Introduction

This package contains utilities and code which are useful in working with IG/TR receptor sequences.

Installation

pip install receptor-utils

The module requires Biopython, which needs to be installed separately.

Naming and aligning V, D and J sequences

name_allele - Provide a name for a given sequence. The name includes the nearest germline allele (taken from a reference set supplied to the tool) and incorporating any SNPs. The naming scheme that it uses is described here

gap_sequences - Gap a supplied set of sequences according to the IMGT alignment, warning of any missing conserved residues. It employs a gapped reference set, which must be provided. For each sequence to be gapped, the tool identifies the closest reference sequence, and uses it as a template.

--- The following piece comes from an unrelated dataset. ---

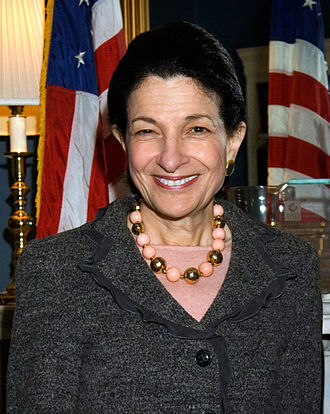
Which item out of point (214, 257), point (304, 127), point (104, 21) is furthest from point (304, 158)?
point (214, 257)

fix_macaque_gaps - The IMGT alignment for macaque IG sequences has inserted codons relative to the alignment used for most other species. This can cause problems for downstream tools. This utility removes the additional codons in macaque IG, reverting to the standard alignment

Using custom databases with IgBlast

These tools are covered in detail in the next section.

make_igblast_ndm - Create a custom ndm file for IgBlast

annotate_j - Create a custom auxiliary data file for IgBlast

Convenience Tools

download_germline_set - Download reference sequences from the Open Germline Receptor Database (OGRDB)

extract_refs - Download reference sequences from IMGT

identical_seqs - Report cases where, in a FASTA file, the same sequence is listed more than once with different IDs

rev_comp - Reverse-complement a nucleotide sequence

at_coords - Find the sequence at specific co-ordinates within the sequence in a fasta file

merge_fasta - Merge sequences in two FASTA files, removing duplicates

simple_bio_seq API

This is a set of simple wrappers around commonly-used functions in Biopython which suit my use case and are used in the tools above. They support, for example, one-line reading and writing of FASTA files and comma/tab-separated files, and manage sequences as strings in a dict, which I find simplifies code compared to the Biopython functions, at the expense of flexibility which I rarely need. They are documented under API.